⟨
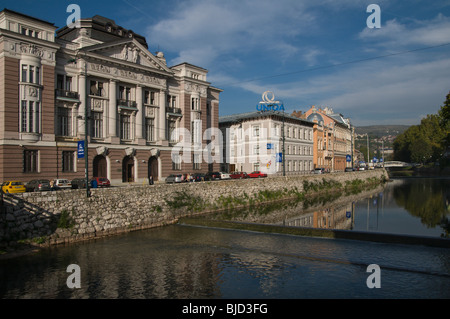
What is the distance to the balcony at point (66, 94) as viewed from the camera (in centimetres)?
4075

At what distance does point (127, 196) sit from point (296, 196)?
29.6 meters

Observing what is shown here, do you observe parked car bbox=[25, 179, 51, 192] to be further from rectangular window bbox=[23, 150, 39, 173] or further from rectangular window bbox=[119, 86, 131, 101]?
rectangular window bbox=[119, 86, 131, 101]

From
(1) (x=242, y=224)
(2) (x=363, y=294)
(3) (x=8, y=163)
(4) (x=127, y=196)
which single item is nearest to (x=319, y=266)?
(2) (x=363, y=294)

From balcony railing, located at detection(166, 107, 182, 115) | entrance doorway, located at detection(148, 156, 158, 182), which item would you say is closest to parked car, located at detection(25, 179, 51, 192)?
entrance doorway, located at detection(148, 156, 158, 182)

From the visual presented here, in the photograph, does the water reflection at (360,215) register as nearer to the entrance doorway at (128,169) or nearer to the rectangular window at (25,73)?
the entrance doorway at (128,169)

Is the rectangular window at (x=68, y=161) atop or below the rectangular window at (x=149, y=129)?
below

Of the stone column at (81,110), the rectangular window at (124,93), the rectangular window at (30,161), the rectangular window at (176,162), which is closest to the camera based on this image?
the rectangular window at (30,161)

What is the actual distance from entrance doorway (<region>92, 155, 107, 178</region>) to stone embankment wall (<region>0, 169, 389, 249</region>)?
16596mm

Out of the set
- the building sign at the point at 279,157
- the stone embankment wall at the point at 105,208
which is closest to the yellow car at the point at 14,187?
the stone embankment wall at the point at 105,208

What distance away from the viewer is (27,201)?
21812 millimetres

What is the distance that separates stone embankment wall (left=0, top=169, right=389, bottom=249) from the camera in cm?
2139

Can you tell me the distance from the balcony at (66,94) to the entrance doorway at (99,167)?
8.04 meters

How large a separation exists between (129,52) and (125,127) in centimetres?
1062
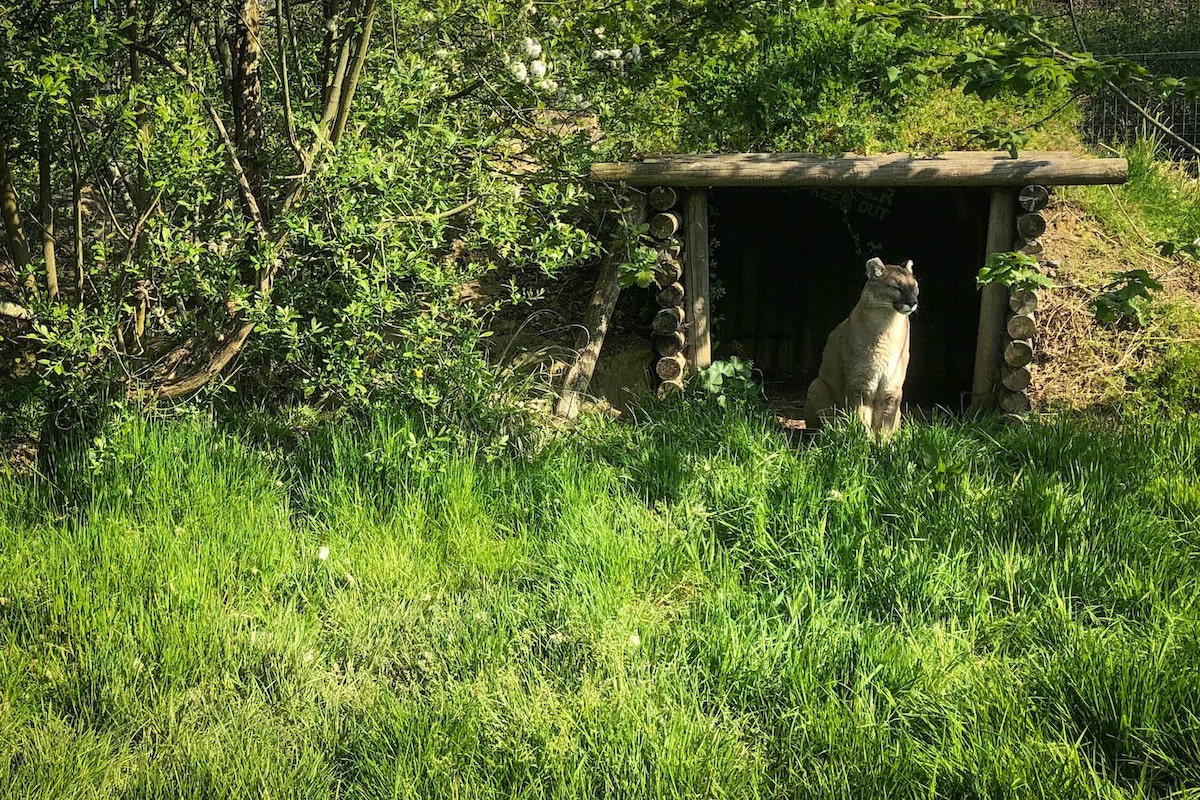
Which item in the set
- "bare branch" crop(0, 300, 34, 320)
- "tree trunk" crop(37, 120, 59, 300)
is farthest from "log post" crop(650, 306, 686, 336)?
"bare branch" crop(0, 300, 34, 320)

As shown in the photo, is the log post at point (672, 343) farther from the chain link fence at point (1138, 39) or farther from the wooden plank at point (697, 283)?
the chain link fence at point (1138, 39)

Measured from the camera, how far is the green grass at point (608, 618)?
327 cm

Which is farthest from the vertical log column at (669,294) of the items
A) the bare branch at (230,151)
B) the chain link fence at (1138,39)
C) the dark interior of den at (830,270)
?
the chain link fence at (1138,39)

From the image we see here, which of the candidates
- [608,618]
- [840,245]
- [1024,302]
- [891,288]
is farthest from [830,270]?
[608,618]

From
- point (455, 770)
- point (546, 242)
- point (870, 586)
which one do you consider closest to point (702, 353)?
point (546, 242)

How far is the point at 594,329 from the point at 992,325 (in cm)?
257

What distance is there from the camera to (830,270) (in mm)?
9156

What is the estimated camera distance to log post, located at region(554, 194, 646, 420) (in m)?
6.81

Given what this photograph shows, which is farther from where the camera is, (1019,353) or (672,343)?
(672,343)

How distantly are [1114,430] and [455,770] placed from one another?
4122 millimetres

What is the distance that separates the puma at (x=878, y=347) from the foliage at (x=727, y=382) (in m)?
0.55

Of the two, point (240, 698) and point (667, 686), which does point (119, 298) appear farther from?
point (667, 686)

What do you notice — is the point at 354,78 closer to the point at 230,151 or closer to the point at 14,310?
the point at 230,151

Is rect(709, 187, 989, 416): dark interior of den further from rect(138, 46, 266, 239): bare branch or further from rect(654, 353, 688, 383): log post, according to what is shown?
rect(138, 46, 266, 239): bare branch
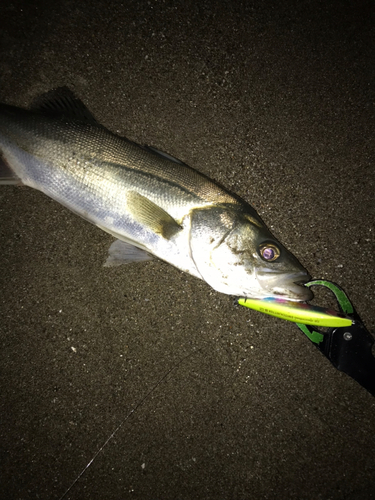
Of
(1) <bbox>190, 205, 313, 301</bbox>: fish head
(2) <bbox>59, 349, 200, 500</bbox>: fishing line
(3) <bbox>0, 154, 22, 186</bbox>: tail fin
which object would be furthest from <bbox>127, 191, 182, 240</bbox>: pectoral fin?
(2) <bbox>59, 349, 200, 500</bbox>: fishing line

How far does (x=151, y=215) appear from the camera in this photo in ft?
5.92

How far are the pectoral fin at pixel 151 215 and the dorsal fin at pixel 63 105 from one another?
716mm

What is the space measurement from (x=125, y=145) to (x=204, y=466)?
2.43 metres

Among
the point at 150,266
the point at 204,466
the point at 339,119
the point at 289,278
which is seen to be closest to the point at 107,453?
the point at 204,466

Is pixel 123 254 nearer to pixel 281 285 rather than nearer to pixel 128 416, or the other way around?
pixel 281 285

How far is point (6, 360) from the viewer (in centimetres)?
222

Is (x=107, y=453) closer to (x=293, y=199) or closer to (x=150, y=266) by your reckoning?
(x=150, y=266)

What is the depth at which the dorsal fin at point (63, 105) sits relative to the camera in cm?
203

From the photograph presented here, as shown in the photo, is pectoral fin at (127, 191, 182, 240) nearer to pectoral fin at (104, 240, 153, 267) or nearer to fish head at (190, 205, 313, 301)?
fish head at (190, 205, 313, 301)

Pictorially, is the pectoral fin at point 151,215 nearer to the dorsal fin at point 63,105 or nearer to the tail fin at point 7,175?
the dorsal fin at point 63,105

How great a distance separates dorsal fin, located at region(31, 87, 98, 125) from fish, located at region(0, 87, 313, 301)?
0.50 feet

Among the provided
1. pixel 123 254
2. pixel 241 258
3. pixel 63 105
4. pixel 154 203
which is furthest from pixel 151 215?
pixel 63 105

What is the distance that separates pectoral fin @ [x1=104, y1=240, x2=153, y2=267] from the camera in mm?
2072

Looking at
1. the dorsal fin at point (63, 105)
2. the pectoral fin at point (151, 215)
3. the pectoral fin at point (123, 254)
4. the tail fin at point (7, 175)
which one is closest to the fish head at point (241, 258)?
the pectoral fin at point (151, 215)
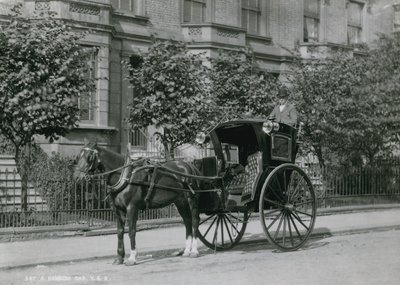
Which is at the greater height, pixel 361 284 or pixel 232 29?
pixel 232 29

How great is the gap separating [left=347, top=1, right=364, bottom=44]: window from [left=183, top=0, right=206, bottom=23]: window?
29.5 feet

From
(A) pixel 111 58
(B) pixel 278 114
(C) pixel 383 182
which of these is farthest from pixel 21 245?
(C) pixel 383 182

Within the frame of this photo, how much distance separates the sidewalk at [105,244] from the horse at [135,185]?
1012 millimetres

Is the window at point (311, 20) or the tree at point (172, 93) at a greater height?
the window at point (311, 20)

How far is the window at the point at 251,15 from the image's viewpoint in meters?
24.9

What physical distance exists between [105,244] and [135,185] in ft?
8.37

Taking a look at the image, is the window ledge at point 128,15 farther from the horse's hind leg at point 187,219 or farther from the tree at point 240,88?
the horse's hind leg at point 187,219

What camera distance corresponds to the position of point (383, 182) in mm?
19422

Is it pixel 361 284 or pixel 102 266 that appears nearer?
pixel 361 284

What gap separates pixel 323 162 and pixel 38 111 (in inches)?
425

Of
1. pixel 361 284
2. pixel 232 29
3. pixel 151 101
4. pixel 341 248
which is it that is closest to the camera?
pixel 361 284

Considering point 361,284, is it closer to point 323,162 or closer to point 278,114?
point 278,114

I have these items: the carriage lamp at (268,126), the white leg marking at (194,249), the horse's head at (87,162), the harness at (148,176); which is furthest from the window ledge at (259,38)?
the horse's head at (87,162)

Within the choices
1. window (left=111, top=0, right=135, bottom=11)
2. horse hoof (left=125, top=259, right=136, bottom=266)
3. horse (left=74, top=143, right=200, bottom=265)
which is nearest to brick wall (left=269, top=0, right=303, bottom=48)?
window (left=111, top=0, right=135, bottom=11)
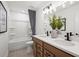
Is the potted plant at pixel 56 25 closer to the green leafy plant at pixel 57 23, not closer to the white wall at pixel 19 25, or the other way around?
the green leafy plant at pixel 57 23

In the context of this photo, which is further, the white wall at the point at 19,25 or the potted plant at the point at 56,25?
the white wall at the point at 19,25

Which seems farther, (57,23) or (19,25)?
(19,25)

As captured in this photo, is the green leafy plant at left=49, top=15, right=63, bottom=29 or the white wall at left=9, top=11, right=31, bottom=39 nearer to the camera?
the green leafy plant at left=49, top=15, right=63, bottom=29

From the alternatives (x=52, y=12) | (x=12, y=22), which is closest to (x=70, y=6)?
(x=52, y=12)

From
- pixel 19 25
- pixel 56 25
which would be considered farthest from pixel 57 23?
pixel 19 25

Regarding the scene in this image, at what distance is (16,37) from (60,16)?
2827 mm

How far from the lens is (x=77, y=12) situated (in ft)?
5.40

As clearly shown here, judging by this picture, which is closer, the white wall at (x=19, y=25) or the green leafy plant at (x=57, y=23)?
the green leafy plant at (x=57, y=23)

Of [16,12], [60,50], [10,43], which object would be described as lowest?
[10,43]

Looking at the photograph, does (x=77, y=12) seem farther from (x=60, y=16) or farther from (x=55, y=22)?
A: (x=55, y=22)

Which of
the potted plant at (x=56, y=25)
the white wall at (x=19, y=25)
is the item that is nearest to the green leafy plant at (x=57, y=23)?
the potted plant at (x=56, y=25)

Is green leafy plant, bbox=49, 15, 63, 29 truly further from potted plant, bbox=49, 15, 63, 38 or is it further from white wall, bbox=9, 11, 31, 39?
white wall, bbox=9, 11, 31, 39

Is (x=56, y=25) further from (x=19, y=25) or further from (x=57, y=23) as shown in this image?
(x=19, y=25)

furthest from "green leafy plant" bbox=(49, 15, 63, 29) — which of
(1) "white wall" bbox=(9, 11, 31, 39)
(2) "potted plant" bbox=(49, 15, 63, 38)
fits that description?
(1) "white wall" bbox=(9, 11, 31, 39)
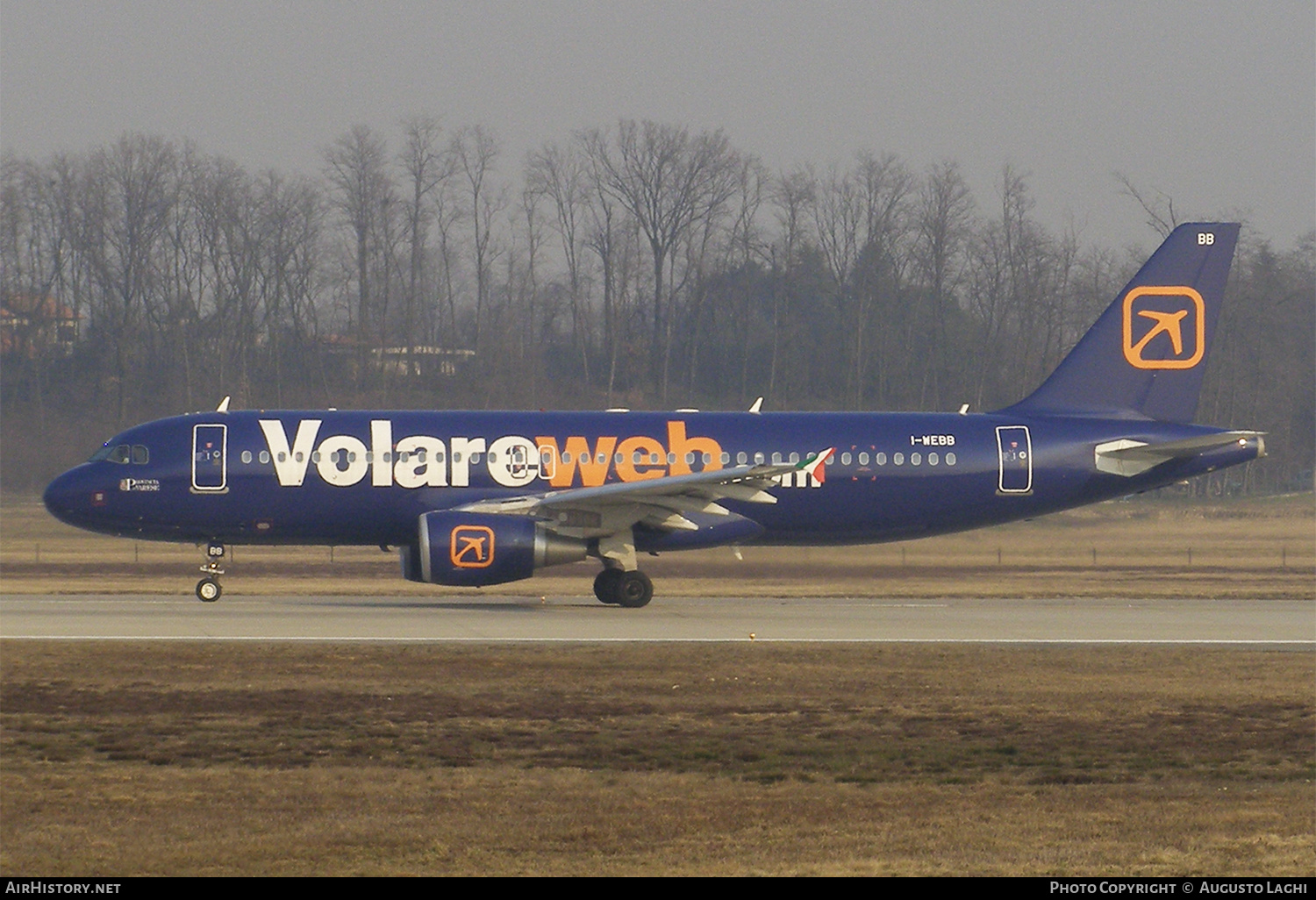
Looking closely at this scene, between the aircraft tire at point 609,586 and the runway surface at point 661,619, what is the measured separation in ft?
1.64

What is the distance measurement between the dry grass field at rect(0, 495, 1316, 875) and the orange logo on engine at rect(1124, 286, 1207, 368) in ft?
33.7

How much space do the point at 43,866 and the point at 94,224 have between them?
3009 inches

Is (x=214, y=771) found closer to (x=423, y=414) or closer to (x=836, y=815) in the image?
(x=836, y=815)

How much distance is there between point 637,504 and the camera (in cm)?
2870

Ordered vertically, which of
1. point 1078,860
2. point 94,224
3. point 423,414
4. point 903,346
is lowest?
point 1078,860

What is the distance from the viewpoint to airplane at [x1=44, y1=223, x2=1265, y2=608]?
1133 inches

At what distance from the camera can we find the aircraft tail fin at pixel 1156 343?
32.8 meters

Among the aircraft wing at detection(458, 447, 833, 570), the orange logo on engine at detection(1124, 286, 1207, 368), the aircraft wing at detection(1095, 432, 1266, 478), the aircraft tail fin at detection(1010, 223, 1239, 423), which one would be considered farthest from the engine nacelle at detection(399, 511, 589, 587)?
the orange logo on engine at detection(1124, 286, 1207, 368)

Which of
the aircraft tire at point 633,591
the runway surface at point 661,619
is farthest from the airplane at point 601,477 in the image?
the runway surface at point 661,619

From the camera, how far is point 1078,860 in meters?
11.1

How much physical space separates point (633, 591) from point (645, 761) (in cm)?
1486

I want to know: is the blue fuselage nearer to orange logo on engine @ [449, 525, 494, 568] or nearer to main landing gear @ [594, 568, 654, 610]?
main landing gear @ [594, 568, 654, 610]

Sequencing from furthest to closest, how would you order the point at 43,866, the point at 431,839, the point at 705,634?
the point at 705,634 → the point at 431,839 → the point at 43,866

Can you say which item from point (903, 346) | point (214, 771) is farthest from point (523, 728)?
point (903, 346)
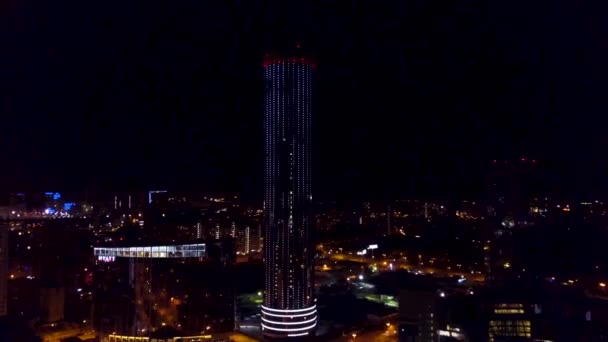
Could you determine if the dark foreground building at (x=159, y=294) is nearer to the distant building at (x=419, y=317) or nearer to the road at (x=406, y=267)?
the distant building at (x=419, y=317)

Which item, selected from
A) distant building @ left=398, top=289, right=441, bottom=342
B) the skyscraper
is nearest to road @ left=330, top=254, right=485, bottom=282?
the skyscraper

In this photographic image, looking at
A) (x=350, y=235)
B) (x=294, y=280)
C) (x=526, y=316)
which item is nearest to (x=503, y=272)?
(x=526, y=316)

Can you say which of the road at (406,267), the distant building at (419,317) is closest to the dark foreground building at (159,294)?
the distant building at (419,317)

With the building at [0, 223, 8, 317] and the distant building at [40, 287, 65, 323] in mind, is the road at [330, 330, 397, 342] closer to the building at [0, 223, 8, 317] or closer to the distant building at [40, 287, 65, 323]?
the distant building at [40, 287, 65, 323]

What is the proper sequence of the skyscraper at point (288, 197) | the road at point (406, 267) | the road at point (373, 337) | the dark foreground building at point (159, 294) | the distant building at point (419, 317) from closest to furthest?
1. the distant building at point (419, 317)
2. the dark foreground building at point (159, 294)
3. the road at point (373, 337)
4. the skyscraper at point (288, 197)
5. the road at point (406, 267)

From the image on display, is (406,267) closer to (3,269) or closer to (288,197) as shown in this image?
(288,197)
⟩
What is asked – Reproduce the lines from the line with "How much space" to the line with "32.8 meters", replacing "camera" with "observer" and leaving everything else unchanged.

Solution –
How much space do the point at 43,866 and the point at 94,224 have between them?
3009 inches

Is (x=214, y=771) found closer to (x=423, y=414) or closer to (x=836, y=815) in the image?
(x=836, y=815)

How much distance is there between point 637,504 and the observer (in cm)?
2870

Ordered vertically, which of
1. point 1078,860
2. point 94,224
3. point 423,414
4. point 903,346
is lowest?
point 1078,860

What is the distance from the viewpoint to airplane at [x1=44, y1=223, x2=1265, y2=608]?
1133 inches

At what distance from the observer can we find the aircraft tail fin at pixel 1156 343?
32.8 meters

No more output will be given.